# Achy knees and ankles



## ashmamma84 (Oct 12, 2007)

Yesterday while I was attempting to get some rest, out of nowhere, my ankles and knees started to ache...badly. So much that I popped an Advil hoping that would take care of the pain. They felt very, very cold to the touch, and I know for a fact that I've not bruised them or broken any bones.

Because the fall season is here...and the temps are dropping, I'm wondering if anyone has any tips to share in dealing with this? Does it happen to you if your knees or ankles get too cold?

...I feel so geriatric.


----------



## Risible (Oct 12, 2007)

I'll share my achey knees experience, Ash.

I have OA (osteoarthritis) in both knees; one of them (perhaps both, they both can ache equally painfully) has been diagnosed as end-stage. Knee replacement is a certainty for me; I'm just trying to put it off as long as possible, as at 47 I feel I'm too young for this procedure, which is supposed to last ten years or so, but new technology may prolong that.

I've been fat my entire life; morbidly obese since my late 20s.
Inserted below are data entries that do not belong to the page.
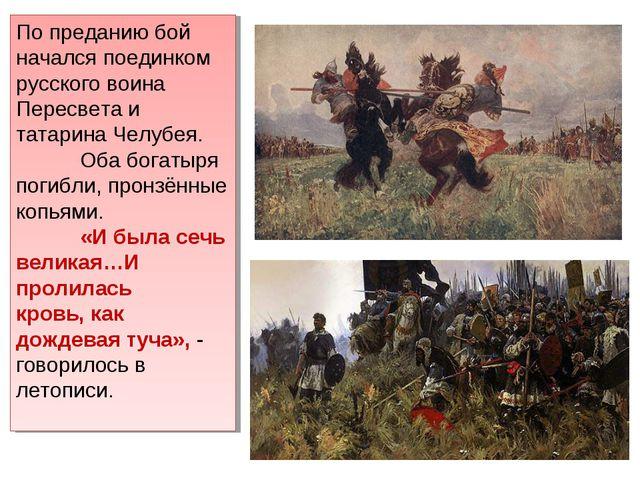 По преданию бой начался поединком русского воина Пересвета и татарина Челубея...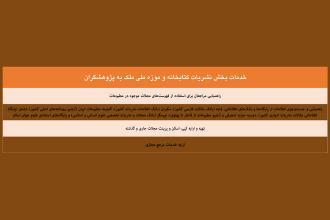 انتشار فهرست خدمات بخش نشریات کتابخانه و موزه ملی ملک به پژوهشگران و دانشجویان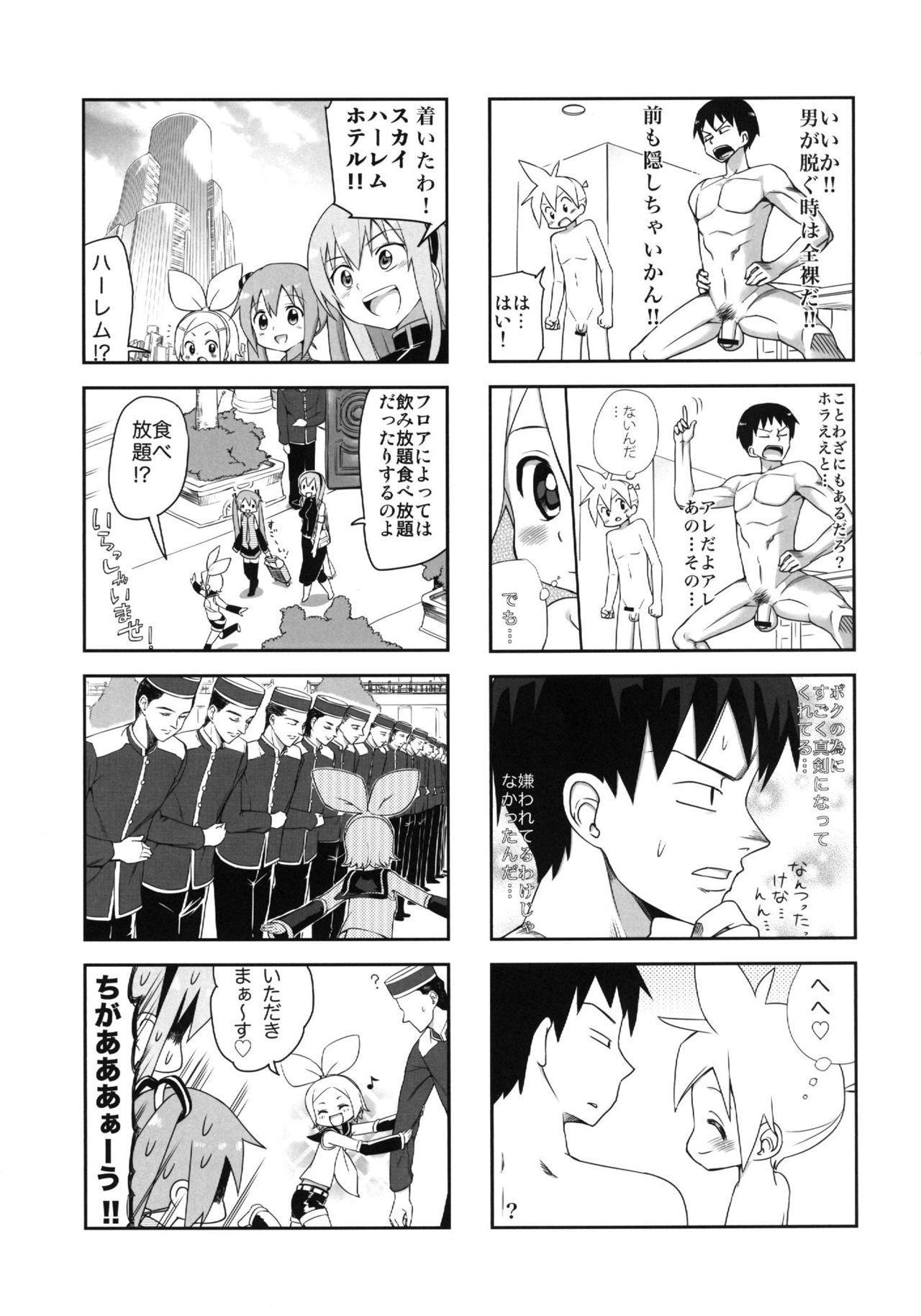 Mikkumiku na Hannou volume. 5 11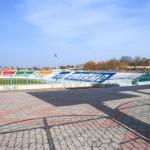 Стадион Динамо (Самарканд)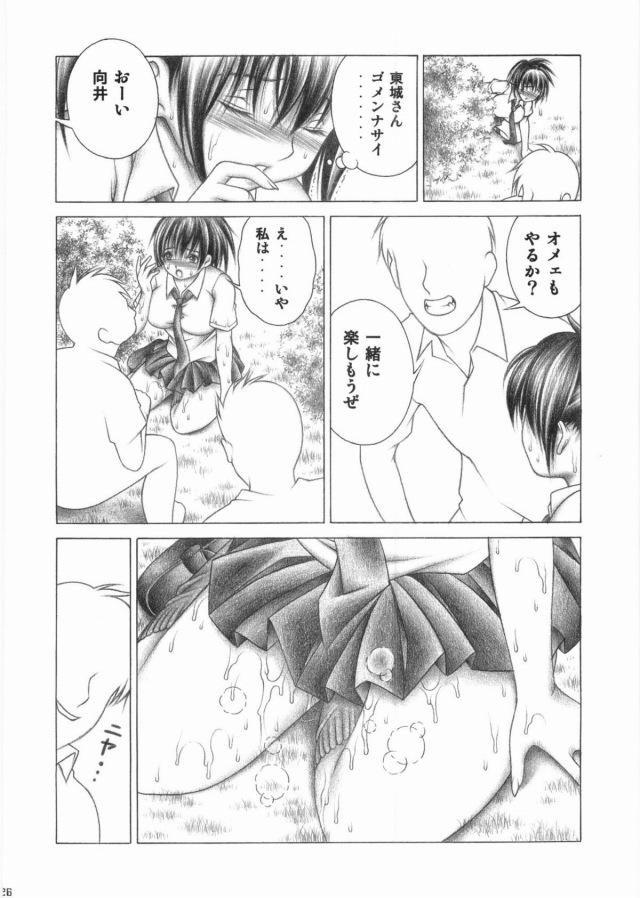 25ichigohyaku15020603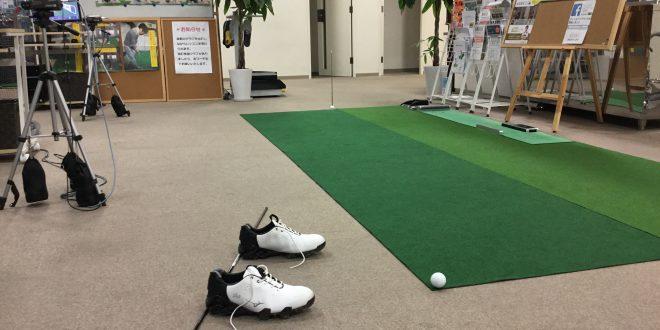 ゴルフ アライメント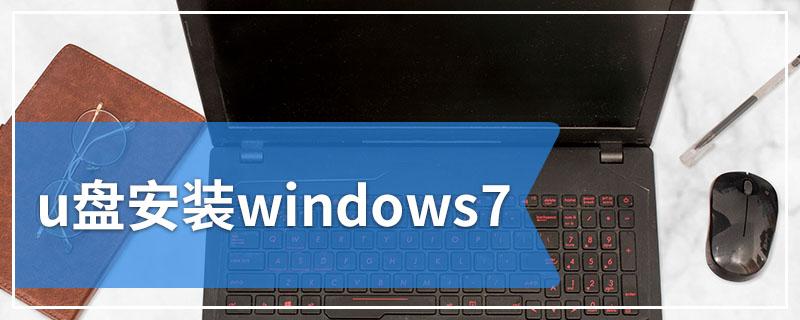 u盘安装windows7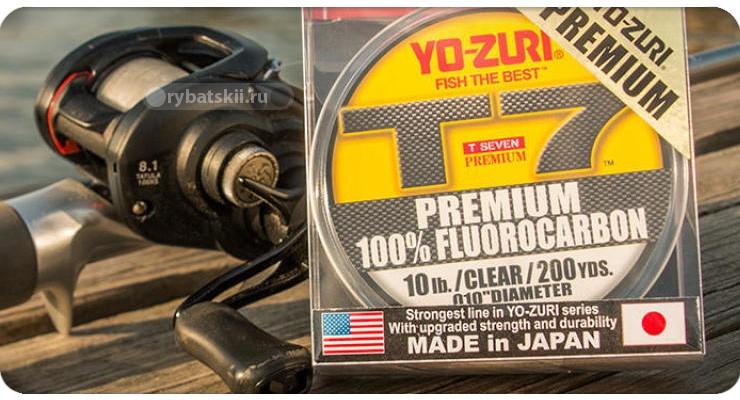 Флюорокарбоновая леска yo-zuri
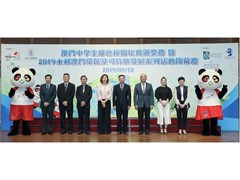 Macau Institute of Engineers and Wynn co-host awards ceremony  to conclude joint environmental protection campaign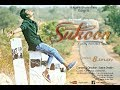 Download SUKOON :  A POETRY  ABOUT LIFE, BY HARIVANSH RAI BACCHAN MP3 song and Music Video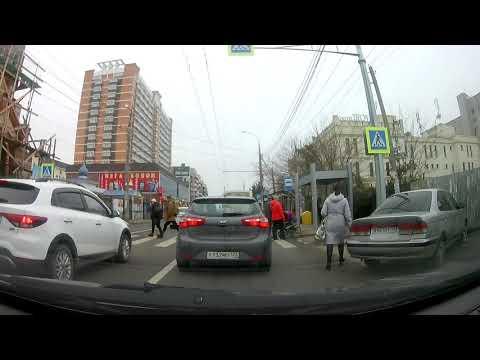 Краснодар улица 1 Мая (ч.2)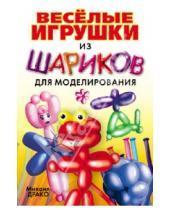 Картинка к книге Михаил Драко - Веселые игрушки из шариков для моделирования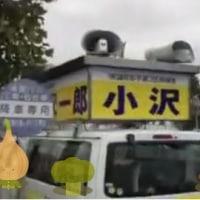 【岩手3区・小沢一郎】岩手県金ケ崎町〜奥州市にて、山本太郎が選挙カーから大応援中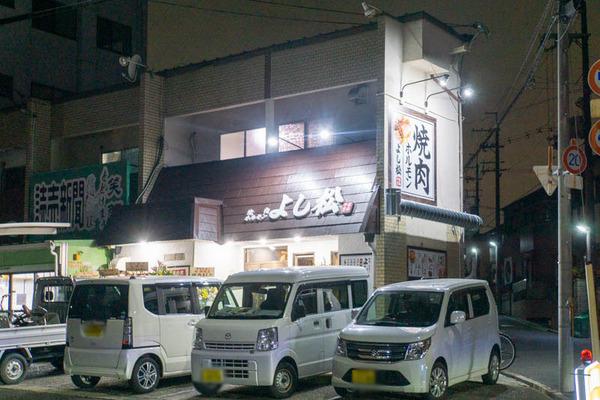よし松-1911276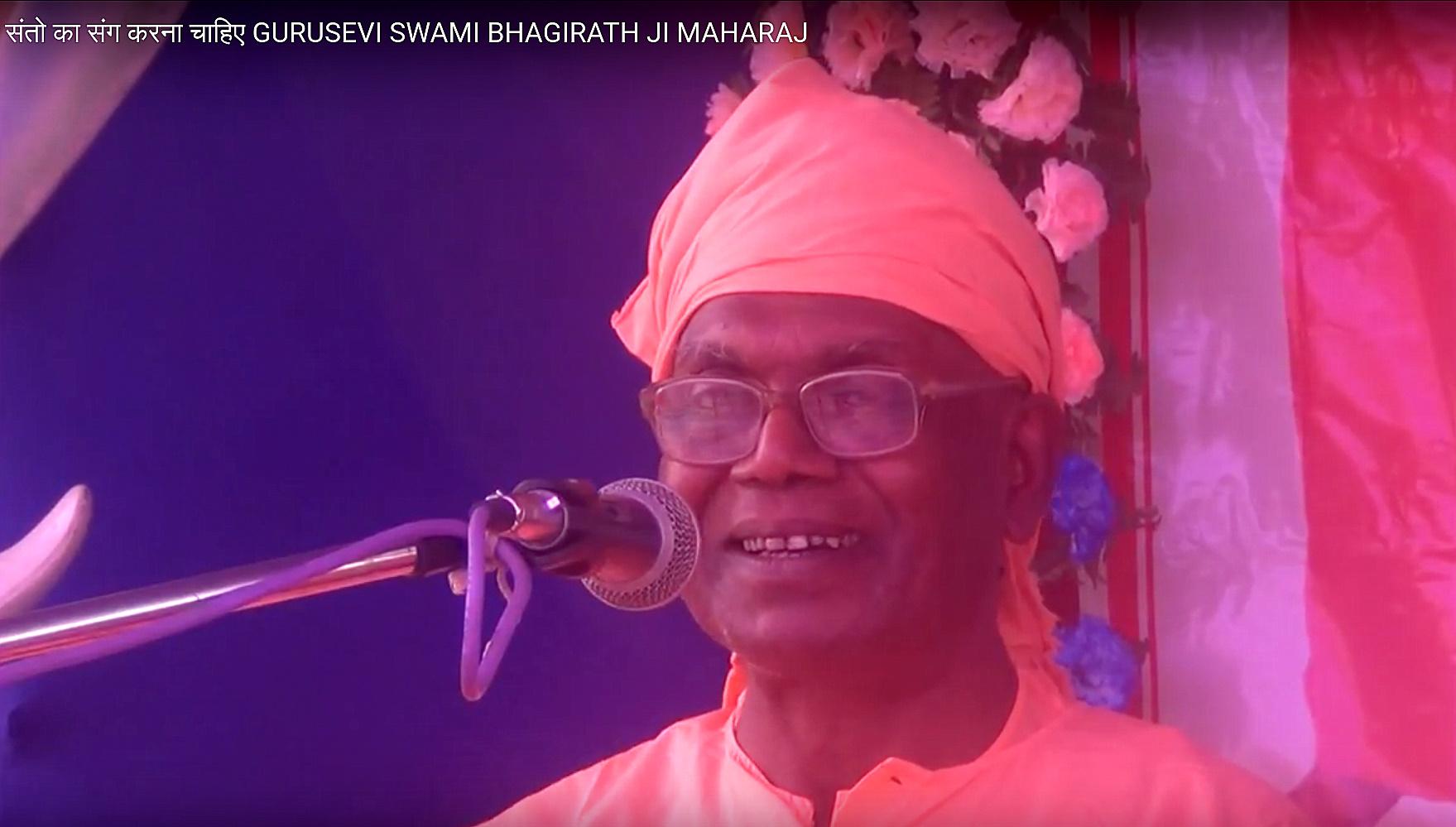 ShriBhagirathBabaSmiling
I used to bellydance for a period of about five years in my early 30s, and that may have contributed to my knee deterioration; I probably should have gotten water exercise instead, as I weighed about 325 pretty consistently during those years.

But perhaps it's genetic - my sis, five years older than me, has had one hip replaced and is scheduled to have the other replaced. Mom had OA issues as well.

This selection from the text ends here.